## Materials provided
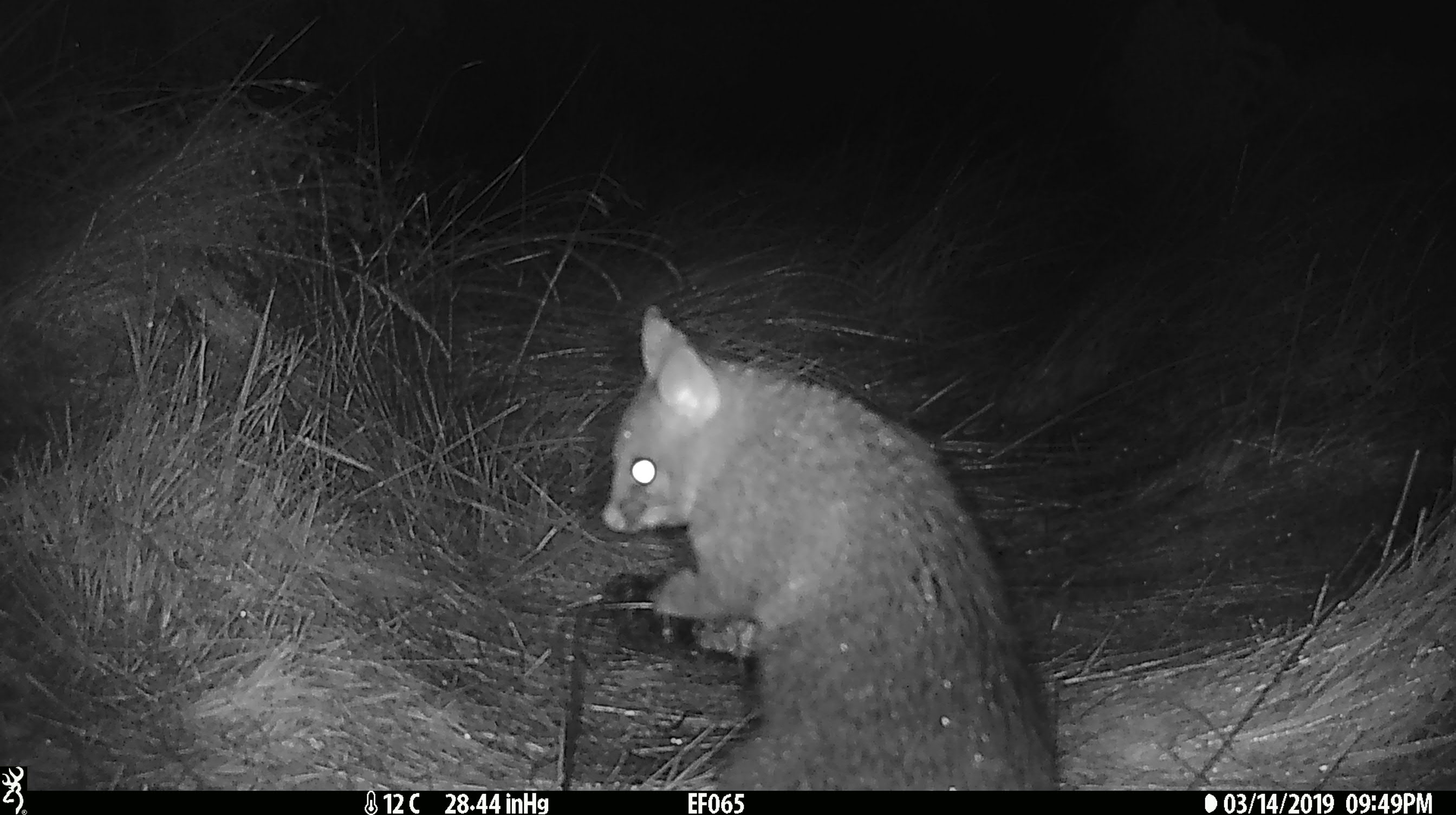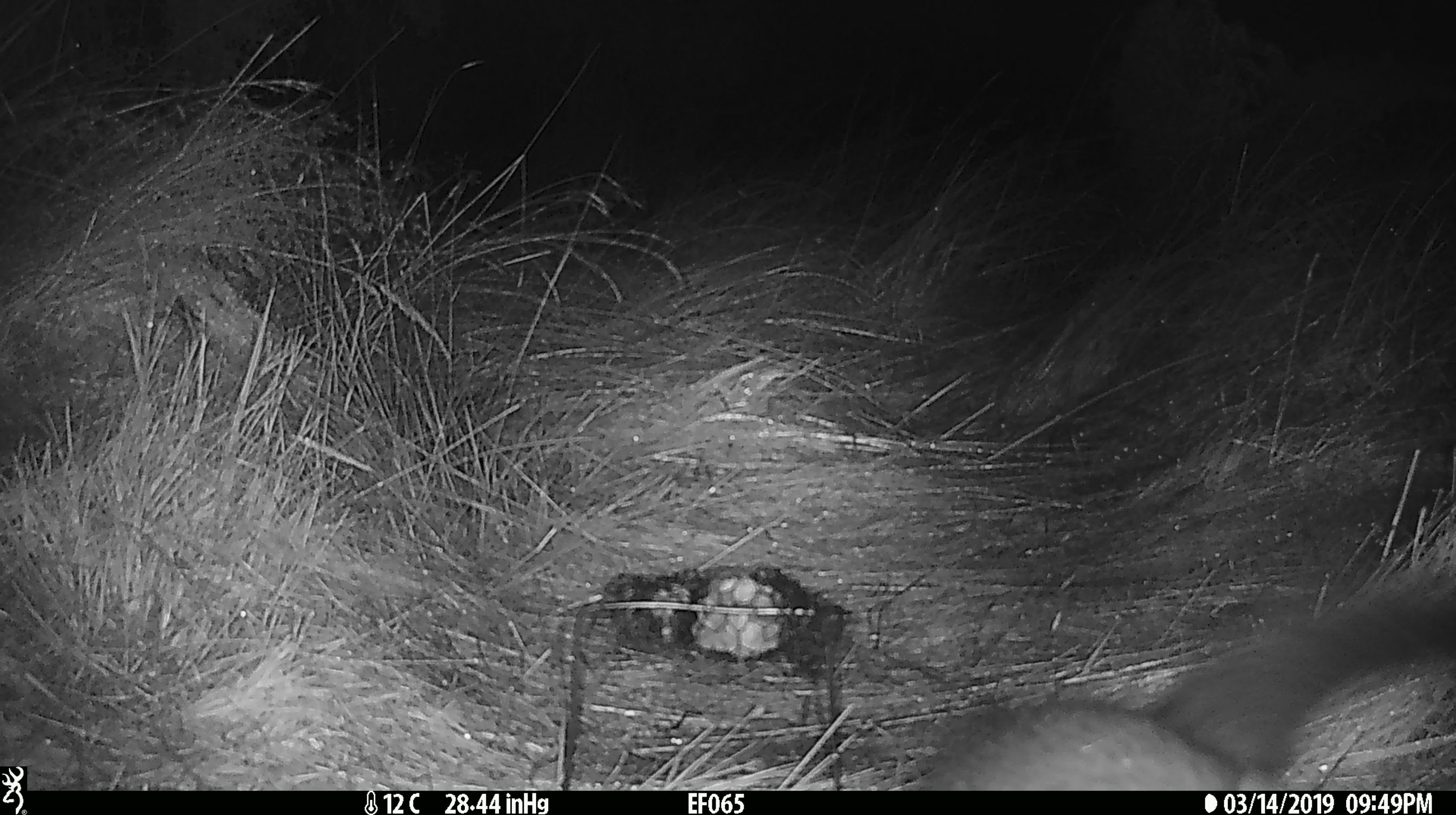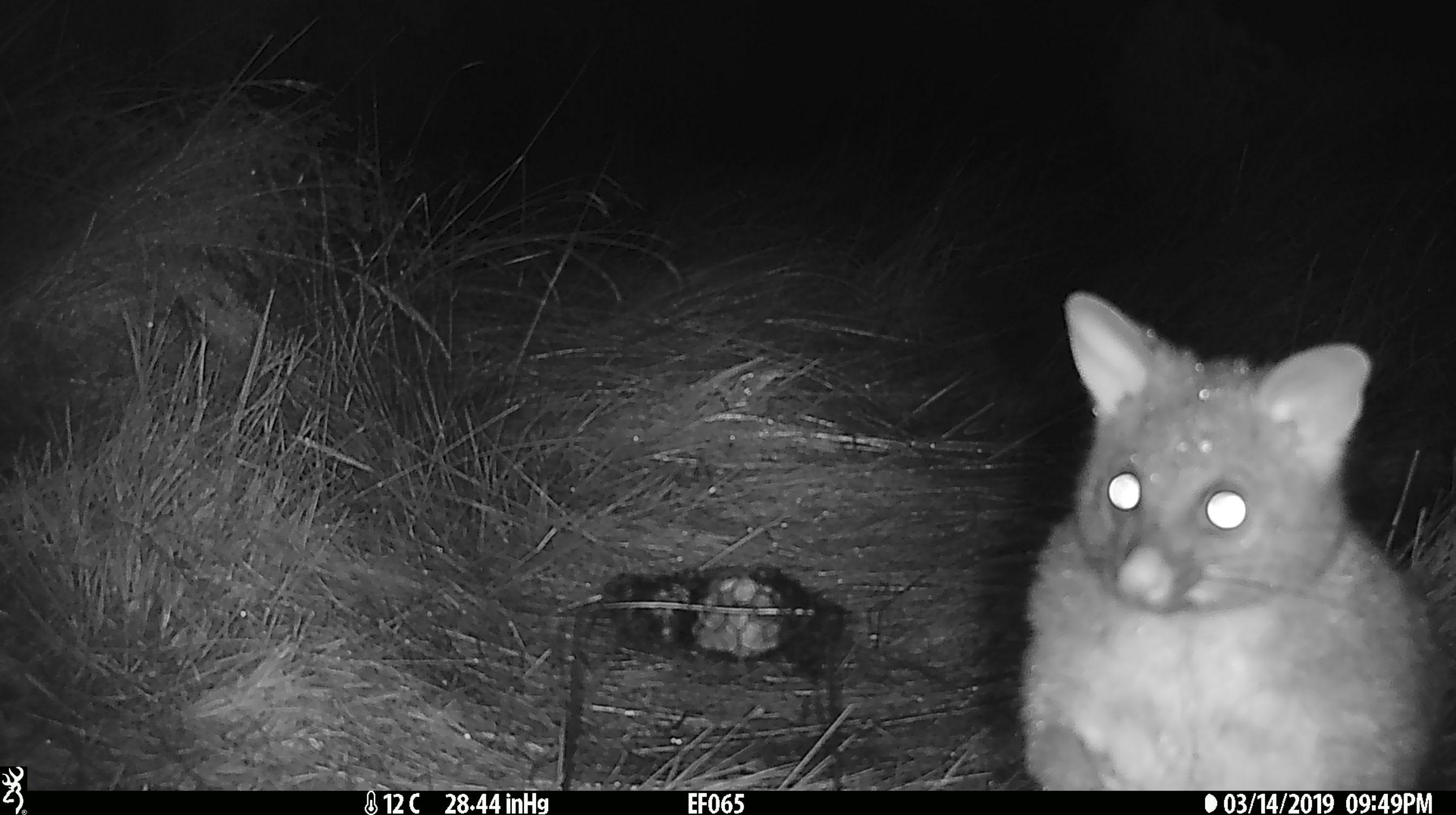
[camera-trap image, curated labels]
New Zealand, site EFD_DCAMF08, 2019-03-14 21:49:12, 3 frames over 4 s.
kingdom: Animalia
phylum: Chordata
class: Mammalia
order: Diprotodontia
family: Phalangeridae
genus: Trichosurus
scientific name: Trichosurus vulpecula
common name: common brushtail possum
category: possum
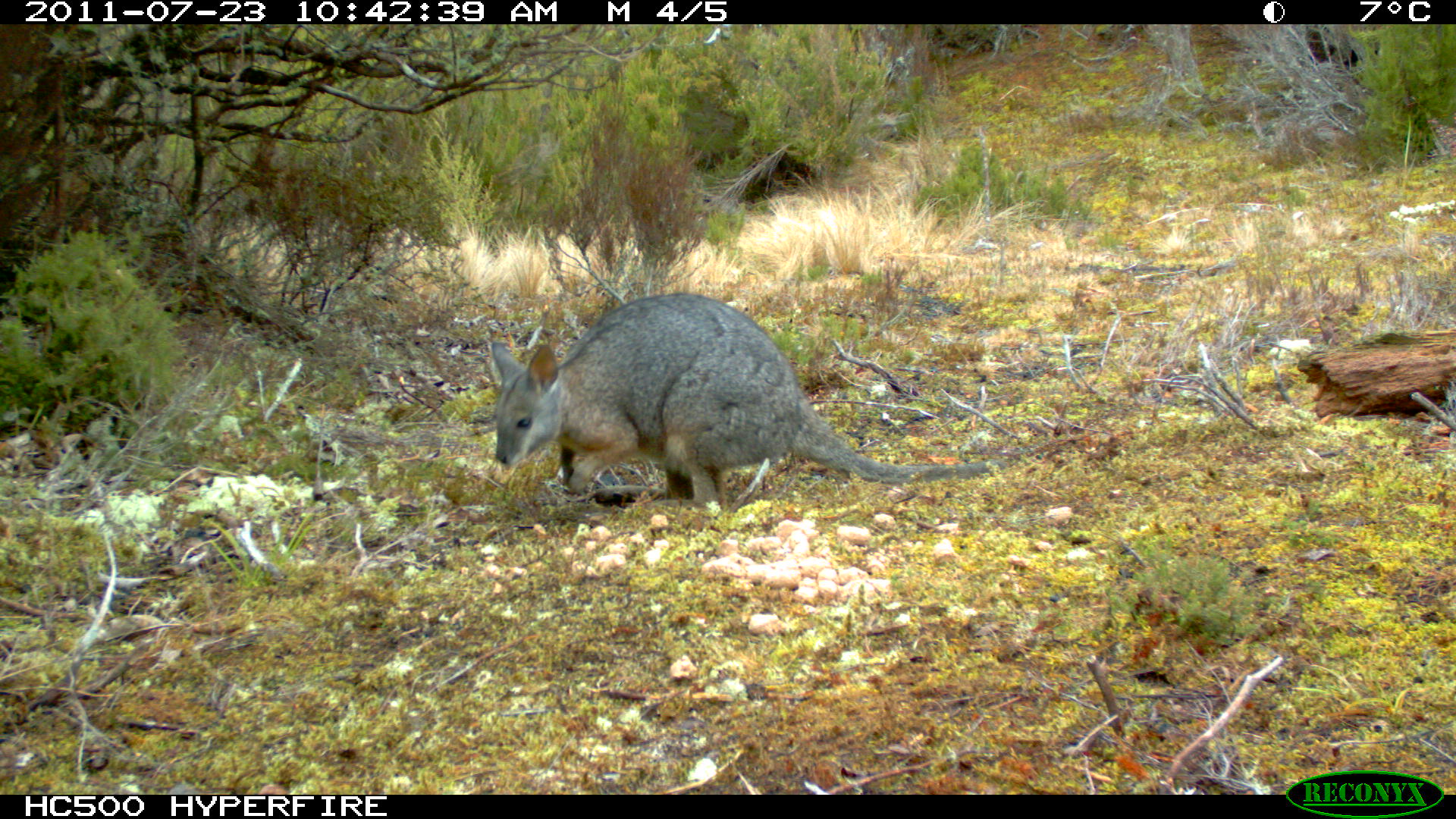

## Exercise prompt
The job is to return the listing above exactly, minus its pictures.

## The answer
[camera-trap image, curated labels]
New Zealand, site EFD_DCAMF08, 2019-03-14 21:49:12, 3 frames over 4 s.
kingdom: Animalia
phylum: Chordata
class: Mammalia
order: Diprotodontia
family: Phalangeridae
genus: Trichosurus
scientific name: Trichosurus vulpecula
common name: common brushtail possum
category: possum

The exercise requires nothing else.